Optional Pockets: Cut the pocket piece, cut off one third, and finish the edges of both pieces. The larger pocket piece will become the inside pocket, and the smaller pocket piece will become the outside pocket. Turn and fuse a one-inch hem on one long edge of the larger piece. Top stitch this hem edge. Turn and fuse a one-inch hem on both short edges of the smaller piece as shown in the picture above. Top stitch one hem edge.
Optional Inside Pocket: Lay the wrong side of the large pocket on the wrong side of the bag piece. Place the hemmed edge of the pocket 2.5 inches below and parallel to the top edge of the bag piece, as shown below. Place an adjacent edge of the pocket piece exactly on top of the long edge of the bag piece. Pin the pocket piece to the bag piece. Baste, with contrasting thread, only the inside edge of the pocket piece (away from the outer edge). The contrasting thread will serve as a strap placement line.
Optional Outside Pocket: Place the bag piece right side up and the small pocket piece right side up. At the end opposite the inside pocket, place the hemmed edge of the pocket 2.5 inches below and parallel to the top edge of the bag piece. An outer edge of the small pocket should follow the line of basting created for the inner pocket. The clear ruler at the left of the picture below follows the basting line and the outer pocket is to the right of the upper portion of the ruler. The clear ruler at the top ensures that the top of the small pocket is parallel to the top edge of the bag. Baste the unhemmed edges of the small pocket with contrasting thread to serve as strap placement lines.
The following picture has been turned and brightened for illustration purposes. Two rows of basting to the left hold down the exterior pocket, and one row of basting to the right holds the interior pocket in place.
Using the thread selected for this project stitch two rows, about 1/8-inch apart, across the exterior pocket's lower hemmed edge. This is close to the middle of the bag piece.
No-Pocket Version: On the right side of the bag piece, draw two strap placement lines parallel down the middle, spaced apart approximately 1/3 the Length distance as determined at the beginning.
Continue Making the Bag: Put a pin at the center of the strap piece. Also put a pin at the center of one long edge of the bag piece. Aligning the pin on the strap piece to the pin on the bag piece, lay the strap down centered over the strap placement lines on the right side of the bag piece, forming a continuous circle, turning under the overlapping end. Use a small piece of fusible tape to hold the turned under section of strap to itself. Also fuse the strap to the bag, but not the last 3 inches at the short edges of the bag and not the last 2 inches of the overlapped strap (allows you to stitch down the underlap).
Stitch securely along both edges of the strap, stopping 2.5 inches from the top edge, but do not stitch through the large inside pocket piece, as follows:
First attach the section of strap which concludes beneath the overlapping end, stitching from near the short edge of the bag piece to the end of the strap, across the end, and back up towards the bag piece short edge. When you attach the overlapping strap section, stitch from the bag's opposite short edge, down to and across the fold where the other end of the strap is folded under, and back up to the bag short edge. Attaching the other side of the strap is done simply by stitching along both edges of the strap. Stop all stitching 2.5 inches below the short (top) edges.

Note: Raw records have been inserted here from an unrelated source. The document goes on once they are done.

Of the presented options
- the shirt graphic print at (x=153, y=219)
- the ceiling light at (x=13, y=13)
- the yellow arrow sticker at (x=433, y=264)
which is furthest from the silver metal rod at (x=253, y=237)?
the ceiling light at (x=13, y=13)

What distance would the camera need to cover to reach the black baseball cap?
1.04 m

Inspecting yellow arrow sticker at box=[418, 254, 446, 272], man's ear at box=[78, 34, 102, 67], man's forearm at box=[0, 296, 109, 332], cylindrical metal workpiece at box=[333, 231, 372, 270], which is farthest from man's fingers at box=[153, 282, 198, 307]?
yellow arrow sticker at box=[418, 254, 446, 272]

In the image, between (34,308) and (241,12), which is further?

Fold the bag in half lengthwise with wrong sides together. Pin both layers together (1/2 Width measurement above) from fold. In this example, the pins are placed 3 inches from the fold.
Fold both layers back from pins with right sides together, forming a pleat as shown below. Stitch through all layers on each side with a half-inch seam.
Fold top edge to wrong side with a one-inch hem and top stitch all around. Make sure you don't stitch through the middle of the inner pocket! Sew straps up to the top edge, but do not stitch through the middle of the inner pocket.